▶ Instruções
Transcreva fielmente o trecho da resenha do filme "15 Anos e Meio", começando em "Filme do dia" e terminando em "questões da adolescência.".

▶ Trecho fornecido
※ ※ ※

• hikafigueiredo

"15 Anos e Meio", de Thomas Sorriaux e François Desagnat, 2008

Filme do dia (334/2020) - "15 Anos e Meio", de Thomas Sorriaux e François Desagnat, 2008 - Philippe Le Tallec (Daniel Auteuil) é um pesquisador francês radicado nos EUA há muitos anos que precisa retornar à França para passar três meses cuidando da filha adolescente enquanto sua ex-esposa viaja a trabalho. Sem muito contato com a garota, Philippe terá de aprender a conviver com a garota e as questões da adolescência.





O filme trata, basicamente, do choque de gerações, do abandono paterno e da tentativa do protagonista em recuperar os anos de contato com a filha perdidos. Como a obra é uma comédia, a questão do abandono paterno é bastante suavizada e Philippe aparece como um sujeito boa praça que estava extremamente envolvido com seu trabalho e sua pesquisa e não como o ex-marido e pai ausente, egoísta e autocentrado que no fundo seria a realidade - é curioso como os filmes sempre "passam o pano" para a figura do homem que abandona a família para cuidar de seus próprios interesses; não me lembro de algum filme em que o mesmo tenha sido feito com uma mulher... então, o nome disso é machismo estrutural, okay? Voltando ao filme, Philippe retorna à França crente de que sua filha irá adorar sua presença e idolatrá-lo como a filha criancinha que deixou para trás, mas a realidade é bem outra - sua filha Eglantine, adolescente, já tem seus próprios problemas e questões e seu pai não está entre eles. A decepção e o choque de se descobrir "dispensável" fazem com que Philippe queira, a todo custo ser aceito pela filha e acaba colocando os pés pelas mãos em muitas situações. A narrativa é linear, com algumas cenas de "devaneios" do pai, o ritmo é bem marcado e a atmosfera é bem leve e gostosa.A aproximação dos personagens se dá de maneira gradual, mas, no final, achei que as coisas aconteceram um pouco mais rápido do que deveriam - o que não chega a estragar a história. A questão do choque de gerações é mostrada de uma maneira um pouco exagerada e, provavelmente por tratar-se de uma comédia, tanto os adolescentes, quanto os adultos são mostrados como perfeitos idiotas em algumas situações. No elenco, o "Dárin francês", Daniel Auteuil, está bem na maior parte das cenas, ainda que, em algumas, eles esteja um pouco exagerado (nenhum pai é tão panaca... ou será que é? rs). No papel de Églantine, Juliette Lamboley, ótima em sua interpretação. Destaque para François Damiens como o cunhado de Philippe e "coach" de relacionamento entre pai e filhos, a figura mais engraçada do elenco, na minha opinião. O filme é bobinho, mas simpático. Não é obra para gargalhar, mas dá para sorrir com ela. Bom para alguns pais ausentes assistirem - quem sabe coloca esses pais para pensar, né?

※ ※ ※

(Entradas de dados salvas)
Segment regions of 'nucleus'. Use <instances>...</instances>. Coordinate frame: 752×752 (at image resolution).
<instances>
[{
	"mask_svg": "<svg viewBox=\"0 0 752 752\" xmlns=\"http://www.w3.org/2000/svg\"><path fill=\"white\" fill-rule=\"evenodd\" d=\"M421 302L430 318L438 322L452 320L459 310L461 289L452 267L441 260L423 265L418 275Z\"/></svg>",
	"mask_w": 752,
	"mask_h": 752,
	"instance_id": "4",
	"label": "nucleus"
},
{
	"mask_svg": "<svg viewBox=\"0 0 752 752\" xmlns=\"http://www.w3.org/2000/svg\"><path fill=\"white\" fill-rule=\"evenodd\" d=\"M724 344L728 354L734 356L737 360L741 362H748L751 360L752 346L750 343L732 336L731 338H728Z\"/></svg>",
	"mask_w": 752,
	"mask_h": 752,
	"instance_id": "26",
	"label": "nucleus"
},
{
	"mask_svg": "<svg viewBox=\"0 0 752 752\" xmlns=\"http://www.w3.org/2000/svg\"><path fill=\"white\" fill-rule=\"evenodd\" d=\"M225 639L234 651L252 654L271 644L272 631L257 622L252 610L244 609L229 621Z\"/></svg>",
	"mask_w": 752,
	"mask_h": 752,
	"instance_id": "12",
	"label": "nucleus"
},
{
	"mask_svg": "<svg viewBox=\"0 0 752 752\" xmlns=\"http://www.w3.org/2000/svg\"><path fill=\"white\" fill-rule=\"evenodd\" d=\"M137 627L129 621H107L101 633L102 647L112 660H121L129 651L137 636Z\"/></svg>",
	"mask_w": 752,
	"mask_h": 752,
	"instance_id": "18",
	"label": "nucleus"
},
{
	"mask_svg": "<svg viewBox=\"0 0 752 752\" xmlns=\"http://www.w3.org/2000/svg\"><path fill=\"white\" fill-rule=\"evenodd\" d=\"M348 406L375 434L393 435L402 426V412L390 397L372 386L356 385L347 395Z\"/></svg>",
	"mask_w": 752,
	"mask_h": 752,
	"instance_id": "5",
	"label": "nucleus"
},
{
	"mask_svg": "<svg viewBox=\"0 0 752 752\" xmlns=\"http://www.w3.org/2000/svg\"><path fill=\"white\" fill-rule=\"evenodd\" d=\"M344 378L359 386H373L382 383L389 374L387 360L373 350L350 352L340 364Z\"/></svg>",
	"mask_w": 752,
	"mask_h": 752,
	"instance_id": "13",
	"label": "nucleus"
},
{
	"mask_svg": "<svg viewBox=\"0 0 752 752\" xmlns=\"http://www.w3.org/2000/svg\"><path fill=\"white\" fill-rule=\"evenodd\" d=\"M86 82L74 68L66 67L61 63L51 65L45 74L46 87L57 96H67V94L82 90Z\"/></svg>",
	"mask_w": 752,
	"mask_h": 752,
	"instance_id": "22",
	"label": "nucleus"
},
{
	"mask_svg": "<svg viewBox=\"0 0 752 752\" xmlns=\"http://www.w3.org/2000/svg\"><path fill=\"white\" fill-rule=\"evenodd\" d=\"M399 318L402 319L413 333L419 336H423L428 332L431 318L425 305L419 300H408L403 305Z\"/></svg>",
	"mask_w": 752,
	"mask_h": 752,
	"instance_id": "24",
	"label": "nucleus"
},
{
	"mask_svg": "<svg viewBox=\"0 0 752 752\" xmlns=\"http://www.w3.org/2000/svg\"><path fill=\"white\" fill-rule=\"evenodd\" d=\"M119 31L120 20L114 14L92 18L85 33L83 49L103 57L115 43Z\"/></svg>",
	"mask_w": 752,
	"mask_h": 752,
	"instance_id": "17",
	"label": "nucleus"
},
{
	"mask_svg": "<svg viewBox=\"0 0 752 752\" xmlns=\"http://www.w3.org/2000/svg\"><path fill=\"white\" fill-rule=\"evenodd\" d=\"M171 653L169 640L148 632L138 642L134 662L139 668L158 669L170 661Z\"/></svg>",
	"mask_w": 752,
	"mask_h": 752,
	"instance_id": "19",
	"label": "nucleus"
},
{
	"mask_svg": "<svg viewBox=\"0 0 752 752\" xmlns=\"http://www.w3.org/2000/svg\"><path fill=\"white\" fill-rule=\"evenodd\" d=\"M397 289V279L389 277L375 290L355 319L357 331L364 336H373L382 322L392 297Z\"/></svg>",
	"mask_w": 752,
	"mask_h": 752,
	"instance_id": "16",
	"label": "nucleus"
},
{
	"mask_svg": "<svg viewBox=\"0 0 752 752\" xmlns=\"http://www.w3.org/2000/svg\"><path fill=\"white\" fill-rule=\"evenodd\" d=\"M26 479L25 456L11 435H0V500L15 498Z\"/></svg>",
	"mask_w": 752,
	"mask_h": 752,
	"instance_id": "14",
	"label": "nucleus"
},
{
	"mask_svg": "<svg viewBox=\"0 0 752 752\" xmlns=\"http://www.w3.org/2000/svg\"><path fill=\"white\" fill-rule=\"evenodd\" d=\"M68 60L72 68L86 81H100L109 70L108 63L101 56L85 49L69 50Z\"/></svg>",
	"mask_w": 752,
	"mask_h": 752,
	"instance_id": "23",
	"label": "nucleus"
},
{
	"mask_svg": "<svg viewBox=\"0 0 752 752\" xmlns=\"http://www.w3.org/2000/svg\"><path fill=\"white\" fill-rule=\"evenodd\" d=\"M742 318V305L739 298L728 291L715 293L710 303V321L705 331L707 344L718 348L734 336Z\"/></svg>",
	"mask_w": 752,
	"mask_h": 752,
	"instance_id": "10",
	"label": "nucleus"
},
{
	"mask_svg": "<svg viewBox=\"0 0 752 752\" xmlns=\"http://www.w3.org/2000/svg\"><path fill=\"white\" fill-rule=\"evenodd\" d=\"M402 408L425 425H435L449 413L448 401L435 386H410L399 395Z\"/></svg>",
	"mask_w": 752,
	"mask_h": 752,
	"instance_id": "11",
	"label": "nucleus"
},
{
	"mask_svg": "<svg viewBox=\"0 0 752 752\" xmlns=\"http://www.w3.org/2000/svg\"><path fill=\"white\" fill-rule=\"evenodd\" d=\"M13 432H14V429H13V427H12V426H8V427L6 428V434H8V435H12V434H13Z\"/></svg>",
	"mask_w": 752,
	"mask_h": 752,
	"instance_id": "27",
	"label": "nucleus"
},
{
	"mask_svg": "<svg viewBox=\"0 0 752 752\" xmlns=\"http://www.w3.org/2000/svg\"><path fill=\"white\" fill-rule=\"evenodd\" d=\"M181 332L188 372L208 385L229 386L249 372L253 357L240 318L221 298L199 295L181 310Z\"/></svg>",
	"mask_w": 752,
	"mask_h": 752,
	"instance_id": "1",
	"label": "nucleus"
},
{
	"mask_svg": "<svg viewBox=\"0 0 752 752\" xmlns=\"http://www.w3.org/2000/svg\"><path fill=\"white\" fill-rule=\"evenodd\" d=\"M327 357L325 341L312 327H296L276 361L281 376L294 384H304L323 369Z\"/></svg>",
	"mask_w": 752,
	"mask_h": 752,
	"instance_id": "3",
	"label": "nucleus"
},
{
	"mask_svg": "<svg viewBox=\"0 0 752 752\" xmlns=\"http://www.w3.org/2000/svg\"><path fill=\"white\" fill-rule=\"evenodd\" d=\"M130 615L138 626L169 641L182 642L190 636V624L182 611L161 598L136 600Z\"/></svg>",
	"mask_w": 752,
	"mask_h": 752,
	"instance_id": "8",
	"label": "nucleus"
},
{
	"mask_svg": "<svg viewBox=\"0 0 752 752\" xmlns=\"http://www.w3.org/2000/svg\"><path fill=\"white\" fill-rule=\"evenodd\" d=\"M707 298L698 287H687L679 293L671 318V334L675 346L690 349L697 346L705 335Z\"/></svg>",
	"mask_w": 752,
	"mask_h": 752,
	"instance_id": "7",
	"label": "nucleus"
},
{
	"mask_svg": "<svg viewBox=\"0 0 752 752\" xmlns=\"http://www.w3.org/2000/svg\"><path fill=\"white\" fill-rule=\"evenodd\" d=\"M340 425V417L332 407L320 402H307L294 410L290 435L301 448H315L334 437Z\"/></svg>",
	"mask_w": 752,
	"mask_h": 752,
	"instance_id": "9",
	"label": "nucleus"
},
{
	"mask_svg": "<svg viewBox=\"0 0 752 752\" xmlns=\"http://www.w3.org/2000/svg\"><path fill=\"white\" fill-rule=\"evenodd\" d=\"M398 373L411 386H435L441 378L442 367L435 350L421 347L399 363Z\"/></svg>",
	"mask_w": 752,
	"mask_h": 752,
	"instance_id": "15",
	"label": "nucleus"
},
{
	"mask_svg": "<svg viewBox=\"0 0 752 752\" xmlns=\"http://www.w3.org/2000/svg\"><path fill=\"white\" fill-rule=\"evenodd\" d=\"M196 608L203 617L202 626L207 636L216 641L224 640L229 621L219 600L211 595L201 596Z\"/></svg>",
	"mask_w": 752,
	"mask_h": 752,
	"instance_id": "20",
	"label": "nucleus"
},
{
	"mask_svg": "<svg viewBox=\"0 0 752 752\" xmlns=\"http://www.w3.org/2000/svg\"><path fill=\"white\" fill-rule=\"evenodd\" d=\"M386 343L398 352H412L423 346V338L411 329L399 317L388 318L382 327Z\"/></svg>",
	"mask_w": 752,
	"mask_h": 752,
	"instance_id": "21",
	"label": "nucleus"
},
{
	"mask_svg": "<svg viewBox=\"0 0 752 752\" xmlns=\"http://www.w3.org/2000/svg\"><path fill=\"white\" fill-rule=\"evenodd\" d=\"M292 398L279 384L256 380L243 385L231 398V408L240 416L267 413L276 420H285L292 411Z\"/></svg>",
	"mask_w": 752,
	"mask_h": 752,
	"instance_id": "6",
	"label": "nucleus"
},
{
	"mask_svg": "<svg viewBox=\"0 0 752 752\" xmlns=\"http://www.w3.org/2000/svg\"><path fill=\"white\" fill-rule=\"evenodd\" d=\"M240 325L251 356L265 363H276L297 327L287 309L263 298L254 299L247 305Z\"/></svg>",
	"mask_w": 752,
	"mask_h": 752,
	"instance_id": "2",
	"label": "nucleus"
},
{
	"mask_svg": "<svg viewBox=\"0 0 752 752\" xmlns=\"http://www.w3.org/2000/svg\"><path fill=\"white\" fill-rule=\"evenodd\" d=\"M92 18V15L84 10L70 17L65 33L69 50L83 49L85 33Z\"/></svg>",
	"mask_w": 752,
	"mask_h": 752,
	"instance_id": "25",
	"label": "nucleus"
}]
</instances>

※ ※ ※

▶ Resolução do exercício
Filme do dia (334/2020) - "15 Anos e Meio", de Thomas Sorriaux e François Desagnat, 2008 - Philippe Le Tallec (Daniel Auteuil) é um pesquisador francês radicado nos EUA há muitos anos que precisa retornar à França para passar três meses cuidando da filha adolescente enquanto sua ex-esposa viaja a trabalho. Sem muito contato com a garota, Philippe terá de aprender a conviver com a garota e as questões da adolescência.